OBJECTIVE 1:
According to the court order, on what date did the City of Santa Monica remove the case to federal court?
OBJECTIVE 2:
Write the next part of the court order, picking up after its last sentence.

EXTRACTED TEXT:
UNITED STATES DISTRICT COURT CENTRAL DISTRICT OF CALIFORNIA
March 12, 2013
MILLER ET AL.
CITY OF SANTA MONICA
The opinion of the court was delivered by: The Honorable R. Gary Klausner, United States District Judge
CIVIL MINUTES - GENERAL
Present: The Honorable R. GARY KLAUSNER, UNITED STATES DISTRICT JUDGE
S. Williams (Not Present) Not Reported N/A Deputy Clerk Court Reporter / Recorder Tape No. Attorneys Present for Plaintiffs: Attorneys Present for Defendants: Not Present Not Present Proceedings: (IN CHAMBERS) Order Re: Plaintiffs' Motion for Leave to File a First Amended Complaint (DE 22) & Remand Order FACTUAL BACKGROUND
On September 24, 2012, Craig Miller, MZA Events, Inc., Lisa Brisse, and Paloma Bennett ("Plaintiffs") filed a Complaint in Los Angeles Superior Court against the City of Santa Monica ("Defendant"). Plaintiffs' Complaint alleges violation of their rights to Free Speech and Equal Protection under both the California and U.S. Constitutions. On October 3, 2012, Defendant removed the case to this Court.

Questions about the geometry of scenes:
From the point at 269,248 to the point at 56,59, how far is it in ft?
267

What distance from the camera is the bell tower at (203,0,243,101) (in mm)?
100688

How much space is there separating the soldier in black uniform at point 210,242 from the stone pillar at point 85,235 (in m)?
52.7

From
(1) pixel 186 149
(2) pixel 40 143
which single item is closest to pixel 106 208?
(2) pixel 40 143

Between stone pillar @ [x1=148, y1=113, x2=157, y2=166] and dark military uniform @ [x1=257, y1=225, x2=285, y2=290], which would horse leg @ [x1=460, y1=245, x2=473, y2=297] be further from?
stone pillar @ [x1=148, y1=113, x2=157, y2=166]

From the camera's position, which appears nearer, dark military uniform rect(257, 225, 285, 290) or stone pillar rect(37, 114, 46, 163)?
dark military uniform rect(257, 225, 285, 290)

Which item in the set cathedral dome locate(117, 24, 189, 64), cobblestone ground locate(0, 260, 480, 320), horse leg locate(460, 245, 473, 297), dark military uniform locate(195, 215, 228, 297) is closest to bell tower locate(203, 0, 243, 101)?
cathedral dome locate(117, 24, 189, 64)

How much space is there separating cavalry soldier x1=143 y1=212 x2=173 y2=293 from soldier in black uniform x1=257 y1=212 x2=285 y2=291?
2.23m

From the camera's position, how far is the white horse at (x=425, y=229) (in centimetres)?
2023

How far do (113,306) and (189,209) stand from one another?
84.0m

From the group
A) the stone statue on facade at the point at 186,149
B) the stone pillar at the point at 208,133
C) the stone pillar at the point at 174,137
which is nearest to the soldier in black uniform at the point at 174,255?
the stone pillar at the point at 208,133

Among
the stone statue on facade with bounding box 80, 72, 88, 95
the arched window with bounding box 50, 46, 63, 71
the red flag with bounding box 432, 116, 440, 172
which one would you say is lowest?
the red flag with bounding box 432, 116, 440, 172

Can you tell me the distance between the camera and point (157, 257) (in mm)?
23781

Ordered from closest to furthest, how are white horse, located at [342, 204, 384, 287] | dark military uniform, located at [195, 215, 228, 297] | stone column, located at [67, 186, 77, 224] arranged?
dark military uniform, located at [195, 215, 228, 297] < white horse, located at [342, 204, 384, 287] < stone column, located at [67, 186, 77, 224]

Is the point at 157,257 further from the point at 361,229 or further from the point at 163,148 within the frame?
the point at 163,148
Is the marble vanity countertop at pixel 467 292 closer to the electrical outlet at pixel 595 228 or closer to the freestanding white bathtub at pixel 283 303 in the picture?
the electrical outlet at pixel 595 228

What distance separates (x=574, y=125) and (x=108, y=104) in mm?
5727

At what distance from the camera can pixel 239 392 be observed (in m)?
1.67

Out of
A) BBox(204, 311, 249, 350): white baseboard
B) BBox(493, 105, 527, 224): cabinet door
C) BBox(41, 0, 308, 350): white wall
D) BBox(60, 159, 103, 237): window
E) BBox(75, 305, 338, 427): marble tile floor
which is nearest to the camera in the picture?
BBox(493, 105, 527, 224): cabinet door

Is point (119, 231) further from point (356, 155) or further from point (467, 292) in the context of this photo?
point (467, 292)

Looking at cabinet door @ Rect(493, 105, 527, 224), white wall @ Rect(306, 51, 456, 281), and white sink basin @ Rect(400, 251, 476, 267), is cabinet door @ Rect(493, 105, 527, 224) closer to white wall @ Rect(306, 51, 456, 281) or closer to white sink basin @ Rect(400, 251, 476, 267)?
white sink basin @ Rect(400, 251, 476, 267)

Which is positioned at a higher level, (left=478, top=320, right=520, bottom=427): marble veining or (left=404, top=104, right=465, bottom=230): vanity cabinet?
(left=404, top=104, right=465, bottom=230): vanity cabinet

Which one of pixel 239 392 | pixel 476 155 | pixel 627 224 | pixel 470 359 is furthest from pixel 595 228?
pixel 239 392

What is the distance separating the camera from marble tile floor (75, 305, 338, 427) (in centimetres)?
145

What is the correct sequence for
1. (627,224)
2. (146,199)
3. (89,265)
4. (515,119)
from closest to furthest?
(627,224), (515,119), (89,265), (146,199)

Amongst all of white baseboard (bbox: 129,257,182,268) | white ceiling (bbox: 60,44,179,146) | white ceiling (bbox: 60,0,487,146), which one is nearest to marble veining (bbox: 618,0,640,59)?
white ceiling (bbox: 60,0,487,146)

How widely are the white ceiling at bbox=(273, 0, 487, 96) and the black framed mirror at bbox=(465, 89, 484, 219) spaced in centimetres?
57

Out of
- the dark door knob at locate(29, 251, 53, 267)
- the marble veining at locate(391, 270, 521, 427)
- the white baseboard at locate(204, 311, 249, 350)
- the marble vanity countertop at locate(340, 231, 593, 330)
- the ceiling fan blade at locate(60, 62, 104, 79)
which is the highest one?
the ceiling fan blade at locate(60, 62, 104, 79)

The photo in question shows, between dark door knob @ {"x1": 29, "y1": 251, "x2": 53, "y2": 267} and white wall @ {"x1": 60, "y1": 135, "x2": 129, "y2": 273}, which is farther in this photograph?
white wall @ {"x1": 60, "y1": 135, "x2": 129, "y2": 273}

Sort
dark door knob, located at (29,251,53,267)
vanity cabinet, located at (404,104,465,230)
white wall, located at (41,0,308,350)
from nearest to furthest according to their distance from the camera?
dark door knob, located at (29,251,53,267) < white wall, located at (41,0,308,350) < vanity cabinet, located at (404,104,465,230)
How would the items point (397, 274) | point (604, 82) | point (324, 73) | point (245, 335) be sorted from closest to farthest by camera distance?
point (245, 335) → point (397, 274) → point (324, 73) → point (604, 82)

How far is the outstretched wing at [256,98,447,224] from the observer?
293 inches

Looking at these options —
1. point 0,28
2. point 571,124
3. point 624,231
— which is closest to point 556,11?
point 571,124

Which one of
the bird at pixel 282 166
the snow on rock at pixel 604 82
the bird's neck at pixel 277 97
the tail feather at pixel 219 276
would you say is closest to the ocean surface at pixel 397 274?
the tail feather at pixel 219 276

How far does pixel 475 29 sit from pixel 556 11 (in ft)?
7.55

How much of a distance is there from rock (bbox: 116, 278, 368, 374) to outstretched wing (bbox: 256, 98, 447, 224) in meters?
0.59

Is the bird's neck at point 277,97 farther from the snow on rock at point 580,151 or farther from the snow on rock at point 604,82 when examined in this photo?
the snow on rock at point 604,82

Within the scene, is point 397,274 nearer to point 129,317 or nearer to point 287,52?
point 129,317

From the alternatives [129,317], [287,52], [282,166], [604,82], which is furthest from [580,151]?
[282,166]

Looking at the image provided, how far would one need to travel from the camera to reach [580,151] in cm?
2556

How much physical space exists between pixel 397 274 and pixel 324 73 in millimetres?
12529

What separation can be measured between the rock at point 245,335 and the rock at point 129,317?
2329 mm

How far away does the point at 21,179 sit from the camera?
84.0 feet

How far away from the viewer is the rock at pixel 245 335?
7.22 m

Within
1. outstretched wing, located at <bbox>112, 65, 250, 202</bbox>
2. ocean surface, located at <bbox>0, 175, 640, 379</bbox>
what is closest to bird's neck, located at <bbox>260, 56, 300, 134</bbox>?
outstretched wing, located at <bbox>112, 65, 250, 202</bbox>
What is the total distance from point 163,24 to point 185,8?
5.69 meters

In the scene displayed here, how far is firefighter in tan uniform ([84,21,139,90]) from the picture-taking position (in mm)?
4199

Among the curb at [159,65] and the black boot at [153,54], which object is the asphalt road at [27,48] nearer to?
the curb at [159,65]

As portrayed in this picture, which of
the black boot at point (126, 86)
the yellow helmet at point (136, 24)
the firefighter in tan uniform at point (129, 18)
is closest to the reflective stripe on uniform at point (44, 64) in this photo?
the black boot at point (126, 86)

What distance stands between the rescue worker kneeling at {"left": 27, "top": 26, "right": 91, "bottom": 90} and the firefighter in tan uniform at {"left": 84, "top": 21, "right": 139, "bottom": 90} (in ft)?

EXPECTED ANSWER 1:
October 3, 2012.

EXPECTED ANSWER 2:
Presently before the Court is Plaintiffs' Motion for Leave to File a First Amended Complaint. For the following reasons the Court GRANTS Plaintiffs' Motion. Also, the Court declines to exercise supplemental jurisdiction over Plaintiffs' remaining claim for violation of the California Constitution, and REMANDS the case to the Los Angeles Superior Court.
Pursuant to Federal Rule of Civil Procedure 15(a) ("Rule 15(a)"), "[a] party may amend its pleading once as a matter of course within: (A) 21 days after serving it, or (B) if the pleading is one to which a responsive pleading is required, 21 days after service of a responsive pleading or 21 days after service of a motion under Rule 12(b), (e), or (f), whichever is earlier." Fed. R. Civ. P. 15(a).
Pursuant to Federal Rule of Civil Procedure 15(b), "[i]n all other cases, a party may amend its pleading only with the opposing party's written consent or the court's leave. The court should freely give leave when justice so requires." Fed. R. Civ. P. 15(b). The Ninth Circuit has applied this policy with "extreme liberality." United States v. Webb, 655 F.2d 977, 979 (9th Cir. 1982). Four factors are commonly used to determine the propriety of a motion for leave to amend. These are (1) undue prejudice to the opposing party by virtue of allowance of the amendment; (2) undue delay; (3) bad faith or dilatory motive; and (4) futility of amendment. Id.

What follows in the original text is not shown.